* **ABOUT THIS EXERCISE**: Read through the lines below and copy the ones holding the string "formed".

* **DATA TO EXAMINE**:
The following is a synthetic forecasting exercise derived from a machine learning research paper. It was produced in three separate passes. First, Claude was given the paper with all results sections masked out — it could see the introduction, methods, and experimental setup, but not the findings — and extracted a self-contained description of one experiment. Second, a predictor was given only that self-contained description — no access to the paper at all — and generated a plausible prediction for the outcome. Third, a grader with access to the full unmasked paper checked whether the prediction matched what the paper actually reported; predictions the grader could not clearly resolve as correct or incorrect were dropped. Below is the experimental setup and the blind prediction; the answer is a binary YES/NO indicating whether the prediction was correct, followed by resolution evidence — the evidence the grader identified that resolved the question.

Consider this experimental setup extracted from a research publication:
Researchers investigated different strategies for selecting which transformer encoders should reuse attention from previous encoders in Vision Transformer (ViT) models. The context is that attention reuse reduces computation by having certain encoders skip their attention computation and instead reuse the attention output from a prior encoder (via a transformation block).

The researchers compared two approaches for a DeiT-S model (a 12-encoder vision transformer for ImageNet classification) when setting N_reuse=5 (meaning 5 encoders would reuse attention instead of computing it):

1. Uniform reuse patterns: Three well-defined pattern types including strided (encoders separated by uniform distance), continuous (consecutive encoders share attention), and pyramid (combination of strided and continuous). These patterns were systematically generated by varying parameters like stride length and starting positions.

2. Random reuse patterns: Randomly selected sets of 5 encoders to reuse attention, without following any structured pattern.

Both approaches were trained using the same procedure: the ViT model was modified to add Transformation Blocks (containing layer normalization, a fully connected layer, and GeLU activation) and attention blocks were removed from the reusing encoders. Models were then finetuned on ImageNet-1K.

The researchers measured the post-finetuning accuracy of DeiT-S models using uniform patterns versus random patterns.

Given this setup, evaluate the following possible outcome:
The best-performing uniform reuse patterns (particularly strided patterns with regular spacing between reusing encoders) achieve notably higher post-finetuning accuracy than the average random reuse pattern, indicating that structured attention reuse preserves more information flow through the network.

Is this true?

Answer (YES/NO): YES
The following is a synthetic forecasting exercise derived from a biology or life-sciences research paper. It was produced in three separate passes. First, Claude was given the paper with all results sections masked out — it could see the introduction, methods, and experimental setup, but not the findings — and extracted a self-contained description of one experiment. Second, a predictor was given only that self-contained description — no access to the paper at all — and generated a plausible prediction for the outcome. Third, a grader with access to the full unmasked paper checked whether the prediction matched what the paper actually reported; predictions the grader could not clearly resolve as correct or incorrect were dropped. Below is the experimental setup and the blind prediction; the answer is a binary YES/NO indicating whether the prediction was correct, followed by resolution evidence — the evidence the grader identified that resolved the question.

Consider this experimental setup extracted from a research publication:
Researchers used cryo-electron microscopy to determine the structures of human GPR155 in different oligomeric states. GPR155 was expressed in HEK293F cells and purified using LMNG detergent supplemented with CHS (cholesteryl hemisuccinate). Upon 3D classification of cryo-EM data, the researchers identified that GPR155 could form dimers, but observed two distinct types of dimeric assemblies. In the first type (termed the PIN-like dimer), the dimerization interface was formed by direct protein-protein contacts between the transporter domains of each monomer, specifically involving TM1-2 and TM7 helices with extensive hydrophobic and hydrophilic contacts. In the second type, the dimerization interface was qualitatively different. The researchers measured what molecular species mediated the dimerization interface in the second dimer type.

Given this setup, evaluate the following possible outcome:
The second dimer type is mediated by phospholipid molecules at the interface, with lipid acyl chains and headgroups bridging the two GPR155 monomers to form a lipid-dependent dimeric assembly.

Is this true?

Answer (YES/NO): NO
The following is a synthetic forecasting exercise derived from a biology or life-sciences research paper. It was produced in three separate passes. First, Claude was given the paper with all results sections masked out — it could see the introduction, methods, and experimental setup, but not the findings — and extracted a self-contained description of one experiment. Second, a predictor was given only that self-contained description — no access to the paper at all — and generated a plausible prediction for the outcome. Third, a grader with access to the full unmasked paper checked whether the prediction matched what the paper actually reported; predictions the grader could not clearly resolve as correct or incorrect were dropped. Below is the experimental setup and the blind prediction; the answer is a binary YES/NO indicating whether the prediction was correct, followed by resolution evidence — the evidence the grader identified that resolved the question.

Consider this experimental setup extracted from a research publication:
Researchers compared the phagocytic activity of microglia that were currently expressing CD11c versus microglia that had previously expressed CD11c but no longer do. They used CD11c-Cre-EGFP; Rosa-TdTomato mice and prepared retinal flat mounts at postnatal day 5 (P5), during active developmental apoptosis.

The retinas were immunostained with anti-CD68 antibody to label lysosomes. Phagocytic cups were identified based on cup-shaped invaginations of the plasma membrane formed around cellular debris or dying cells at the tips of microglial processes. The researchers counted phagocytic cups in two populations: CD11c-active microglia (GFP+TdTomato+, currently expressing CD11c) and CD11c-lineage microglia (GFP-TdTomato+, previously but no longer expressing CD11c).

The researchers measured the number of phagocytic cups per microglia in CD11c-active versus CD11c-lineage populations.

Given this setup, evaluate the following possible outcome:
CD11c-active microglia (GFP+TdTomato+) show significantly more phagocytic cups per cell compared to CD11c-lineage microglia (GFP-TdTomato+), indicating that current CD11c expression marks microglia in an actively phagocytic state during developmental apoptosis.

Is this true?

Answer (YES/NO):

* **YOUR SOLUTION**:
Researchers used cryo-electron microscopy to determine the structures of human GPR155 in different oligomeric states. GPR155 was expressed in HEK293F cells and purified using LMNG detergent supplemented with CHS (cholesteryl hemisuccinate). Upon 3D classification of cryo-EM data, the researchers identified that GPR155 could form dimers, but observed two distinct types of dimeric assemblies. In the first type (termed the PIN-like dimer), the dimerization interface was formed by direct protein-protein contacts between the transporter domains of each monomer, specifically involving TM1-2 and TM7 helices with extensive hydrophobic and hydrophilic contacts. In the second type, the dimerization interface was qualitatively different. The researchers measured what molecular species mediated the dimerization interface in the second dimer type.
The retinas were immunostained with anti-CD68 antibody to label lysosomes. Phagocytic cups were identified based on cup-shaped invaginations of the plasma membrane formed around cellular debris or dying cells at the tips of microglial processes. The researchers counted phagocytic cups in two populations: CD11c-active microglia (GFP+TdTomato+, currently expressing CD11c) and CD11c-lineage microglia (GFP-TdTomato+, previously but no longer expressing CD11c).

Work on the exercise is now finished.